Go through the material below and copy all lines with "marked".
--- Records to use ---
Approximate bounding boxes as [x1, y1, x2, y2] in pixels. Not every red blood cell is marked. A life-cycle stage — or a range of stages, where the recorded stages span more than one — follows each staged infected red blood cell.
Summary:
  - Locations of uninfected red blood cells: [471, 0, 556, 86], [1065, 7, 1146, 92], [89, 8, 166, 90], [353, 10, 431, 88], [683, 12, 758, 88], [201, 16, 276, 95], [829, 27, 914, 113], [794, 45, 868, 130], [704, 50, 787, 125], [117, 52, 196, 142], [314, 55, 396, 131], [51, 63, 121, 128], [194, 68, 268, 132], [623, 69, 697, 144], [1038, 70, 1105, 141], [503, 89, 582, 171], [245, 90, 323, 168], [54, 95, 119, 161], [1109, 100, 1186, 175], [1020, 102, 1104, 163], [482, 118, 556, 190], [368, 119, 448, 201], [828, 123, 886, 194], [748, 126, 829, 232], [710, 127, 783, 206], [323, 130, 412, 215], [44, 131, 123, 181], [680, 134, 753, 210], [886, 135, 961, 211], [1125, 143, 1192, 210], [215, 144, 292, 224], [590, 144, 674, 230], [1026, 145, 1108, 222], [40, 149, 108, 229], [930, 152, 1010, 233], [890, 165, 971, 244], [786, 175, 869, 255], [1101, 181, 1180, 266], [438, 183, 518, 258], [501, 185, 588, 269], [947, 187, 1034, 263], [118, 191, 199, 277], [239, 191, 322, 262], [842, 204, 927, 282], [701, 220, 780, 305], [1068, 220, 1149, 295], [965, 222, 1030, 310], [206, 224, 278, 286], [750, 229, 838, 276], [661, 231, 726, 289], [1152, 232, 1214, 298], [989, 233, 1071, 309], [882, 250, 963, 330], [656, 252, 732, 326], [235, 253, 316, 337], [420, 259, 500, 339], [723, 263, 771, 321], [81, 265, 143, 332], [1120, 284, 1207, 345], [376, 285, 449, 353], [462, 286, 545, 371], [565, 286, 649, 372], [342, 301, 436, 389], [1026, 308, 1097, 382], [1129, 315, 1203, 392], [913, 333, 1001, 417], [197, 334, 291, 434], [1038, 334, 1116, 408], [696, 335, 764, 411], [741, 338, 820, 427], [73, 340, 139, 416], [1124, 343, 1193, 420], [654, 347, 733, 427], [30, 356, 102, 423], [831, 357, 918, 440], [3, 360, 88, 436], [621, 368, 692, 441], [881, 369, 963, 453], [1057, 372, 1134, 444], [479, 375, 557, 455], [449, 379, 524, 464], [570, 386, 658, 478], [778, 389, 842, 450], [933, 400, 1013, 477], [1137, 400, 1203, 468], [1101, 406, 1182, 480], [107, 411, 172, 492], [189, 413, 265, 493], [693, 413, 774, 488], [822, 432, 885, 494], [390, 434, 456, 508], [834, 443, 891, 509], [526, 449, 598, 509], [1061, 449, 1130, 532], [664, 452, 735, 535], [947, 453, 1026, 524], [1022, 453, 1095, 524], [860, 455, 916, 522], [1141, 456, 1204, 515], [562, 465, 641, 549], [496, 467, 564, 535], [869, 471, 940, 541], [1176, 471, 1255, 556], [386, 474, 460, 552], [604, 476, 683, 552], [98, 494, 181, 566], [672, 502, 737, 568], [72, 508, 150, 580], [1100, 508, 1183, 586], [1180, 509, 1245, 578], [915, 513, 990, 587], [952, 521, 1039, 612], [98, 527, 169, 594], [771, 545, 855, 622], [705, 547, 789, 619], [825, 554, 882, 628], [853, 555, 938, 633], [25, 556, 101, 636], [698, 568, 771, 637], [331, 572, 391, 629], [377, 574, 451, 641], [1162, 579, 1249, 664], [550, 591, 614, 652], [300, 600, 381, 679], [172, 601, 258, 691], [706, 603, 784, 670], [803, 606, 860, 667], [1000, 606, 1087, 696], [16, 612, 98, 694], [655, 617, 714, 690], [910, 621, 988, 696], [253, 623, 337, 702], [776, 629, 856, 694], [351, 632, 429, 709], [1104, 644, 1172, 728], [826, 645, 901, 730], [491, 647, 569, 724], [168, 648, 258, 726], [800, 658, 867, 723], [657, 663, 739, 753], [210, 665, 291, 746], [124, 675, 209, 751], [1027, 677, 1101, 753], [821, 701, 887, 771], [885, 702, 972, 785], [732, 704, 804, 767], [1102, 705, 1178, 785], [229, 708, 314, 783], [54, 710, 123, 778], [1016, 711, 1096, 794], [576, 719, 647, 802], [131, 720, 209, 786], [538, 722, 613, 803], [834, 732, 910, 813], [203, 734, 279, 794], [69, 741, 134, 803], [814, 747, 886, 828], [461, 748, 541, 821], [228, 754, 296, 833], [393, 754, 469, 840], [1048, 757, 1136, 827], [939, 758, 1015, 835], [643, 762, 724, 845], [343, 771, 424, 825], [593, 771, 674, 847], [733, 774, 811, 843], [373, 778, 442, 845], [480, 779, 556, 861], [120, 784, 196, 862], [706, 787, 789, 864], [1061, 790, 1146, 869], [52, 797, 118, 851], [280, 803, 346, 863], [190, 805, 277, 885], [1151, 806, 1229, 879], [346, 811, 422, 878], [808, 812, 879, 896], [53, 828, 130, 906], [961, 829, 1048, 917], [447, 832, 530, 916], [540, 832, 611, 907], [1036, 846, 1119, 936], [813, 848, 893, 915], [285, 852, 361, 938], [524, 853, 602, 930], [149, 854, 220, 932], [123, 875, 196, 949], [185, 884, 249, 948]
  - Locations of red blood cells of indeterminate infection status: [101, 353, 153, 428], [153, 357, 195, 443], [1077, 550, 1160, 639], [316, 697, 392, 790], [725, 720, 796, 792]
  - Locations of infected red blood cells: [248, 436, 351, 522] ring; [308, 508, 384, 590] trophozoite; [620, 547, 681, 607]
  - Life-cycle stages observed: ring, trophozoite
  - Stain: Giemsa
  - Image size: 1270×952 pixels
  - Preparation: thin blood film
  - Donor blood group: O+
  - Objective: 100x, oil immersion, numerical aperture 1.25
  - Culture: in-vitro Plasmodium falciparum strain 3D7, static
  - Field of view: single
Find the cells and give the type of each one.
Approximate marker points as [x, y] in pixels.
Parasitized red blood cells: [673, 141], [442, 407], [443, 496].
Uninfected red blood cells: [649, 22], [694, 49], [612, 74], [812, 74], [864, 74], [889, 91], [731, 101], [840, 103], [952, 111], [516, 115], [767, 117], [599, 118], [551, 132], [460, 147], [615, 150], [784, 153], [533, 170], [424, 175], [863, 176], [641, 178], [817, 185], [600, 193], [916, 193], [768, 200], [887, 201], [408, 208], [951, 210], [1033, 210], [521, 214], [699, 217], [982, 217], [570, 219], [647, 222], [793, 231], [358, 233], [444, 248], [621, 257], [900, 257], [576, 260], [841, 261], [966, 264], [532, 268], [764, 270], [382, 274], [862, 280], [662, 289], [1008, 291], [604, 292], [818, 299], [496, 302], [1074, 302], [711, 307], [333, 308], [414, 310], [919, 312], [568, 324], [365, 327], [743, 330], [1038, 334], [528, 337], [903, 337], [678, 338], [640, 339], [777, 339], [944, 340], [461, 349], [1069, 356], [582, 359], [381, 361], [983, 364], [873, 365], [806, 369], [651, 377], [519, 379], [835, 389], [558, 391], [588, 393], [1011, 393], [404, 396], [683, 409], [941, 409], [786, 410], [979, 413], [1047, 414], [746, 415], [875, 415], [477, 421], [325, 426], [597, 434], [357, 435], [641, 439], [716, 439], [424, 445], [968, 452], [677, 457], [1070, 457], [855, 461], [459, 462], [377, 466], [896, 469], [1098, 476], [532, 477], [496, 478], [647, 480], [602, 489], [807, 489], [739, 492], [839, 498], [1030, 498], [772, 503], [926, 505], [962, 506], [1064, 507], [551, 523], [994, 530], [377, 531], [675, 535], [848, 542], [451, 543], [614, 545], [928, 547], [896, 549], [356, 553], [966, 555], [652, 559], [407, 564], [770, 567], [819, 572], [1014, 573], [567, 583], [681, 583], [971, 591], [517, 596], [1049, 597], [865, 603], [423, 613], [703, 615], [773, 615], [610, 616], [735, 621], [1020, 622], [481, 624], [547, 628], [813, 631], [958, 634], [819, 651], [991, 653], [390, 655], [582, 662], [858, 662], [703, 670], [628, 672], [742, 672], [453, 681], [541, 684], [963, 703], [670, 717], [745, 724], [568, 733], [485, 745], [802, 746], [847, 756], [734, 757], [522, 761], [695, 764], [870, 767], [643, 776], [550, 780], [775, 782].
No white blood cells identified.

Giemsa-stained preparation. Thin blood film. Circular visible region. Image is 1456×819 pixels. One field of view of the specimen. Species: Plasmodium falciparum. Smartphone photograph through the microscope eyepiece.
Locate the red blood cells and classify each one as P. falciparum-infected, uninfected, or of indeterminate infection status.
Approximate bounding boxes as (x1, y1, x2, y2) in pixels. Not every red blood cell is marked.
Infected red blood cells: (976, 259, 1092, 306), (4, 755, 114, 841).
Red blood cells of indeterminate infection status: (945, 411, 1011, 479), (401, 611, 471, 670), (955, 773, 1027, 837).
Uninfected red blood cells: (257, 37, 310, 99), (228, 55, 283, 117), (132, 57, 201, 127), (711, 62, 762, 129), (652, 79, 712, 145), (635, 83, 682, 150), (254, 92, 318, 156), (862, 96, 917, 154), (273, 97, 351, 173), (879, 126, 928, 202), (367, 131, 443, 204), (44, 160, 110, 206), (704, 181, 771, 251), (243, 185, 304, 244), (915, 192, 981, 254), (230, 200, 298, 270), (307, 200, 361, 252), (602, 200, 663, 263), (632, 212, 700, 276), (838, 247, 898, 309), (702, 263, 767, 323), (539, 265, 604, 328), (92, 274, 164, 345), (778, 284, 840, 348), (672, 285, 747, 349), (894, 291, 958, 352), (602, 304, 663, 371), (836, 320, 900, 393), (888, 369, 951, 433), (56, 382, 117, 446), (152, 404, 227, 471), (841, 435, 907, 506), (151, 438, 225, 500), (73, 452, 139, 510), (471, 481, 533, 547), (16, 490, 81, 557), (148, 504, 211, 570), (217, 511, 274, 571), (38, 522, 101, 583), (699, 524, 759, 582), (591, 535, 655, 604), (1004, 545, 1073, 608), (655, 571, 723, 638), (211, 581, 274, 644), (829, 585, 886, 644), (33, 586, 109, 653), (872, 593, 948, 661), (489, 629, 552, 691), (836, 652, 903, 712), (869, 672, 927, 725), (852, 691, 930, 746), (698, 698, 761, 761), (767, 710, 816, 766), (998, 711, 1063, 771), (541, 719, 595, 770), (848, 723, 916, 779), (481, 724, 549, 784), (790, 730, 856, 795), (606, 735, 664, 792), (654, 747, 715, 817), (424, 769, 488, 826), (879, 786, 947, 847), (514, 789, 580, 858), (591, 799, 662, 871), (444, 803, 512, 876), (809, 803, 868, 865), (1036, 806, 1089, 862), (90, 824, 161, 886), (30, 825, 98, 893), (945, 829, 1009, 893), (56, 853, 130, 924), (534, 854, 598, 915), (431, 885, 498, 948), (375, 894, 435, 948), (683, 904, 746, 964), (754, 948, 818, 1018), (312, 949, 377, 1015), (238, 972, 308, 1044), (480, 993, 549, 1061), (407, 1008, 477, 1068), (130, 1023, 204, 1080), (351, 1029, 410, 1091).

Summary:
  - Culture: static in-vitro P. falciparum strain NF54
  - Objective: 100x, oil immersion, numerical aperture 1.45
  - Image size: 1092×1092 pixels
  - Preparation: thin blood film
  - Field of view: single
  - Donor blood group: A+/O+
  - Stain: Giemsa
---
### Result below
Approximate bounding boxes as [x1, y1, x2, y2] in pixels. Not every red blood cell is marked. A life-cycle stage — or a range of stages, where the recorded stages span more than one — follows each staged infected red blood cell.
Approximate bounding boxes as (x1, y1, x2, y2) in pixels. Not every red blood cell is marked.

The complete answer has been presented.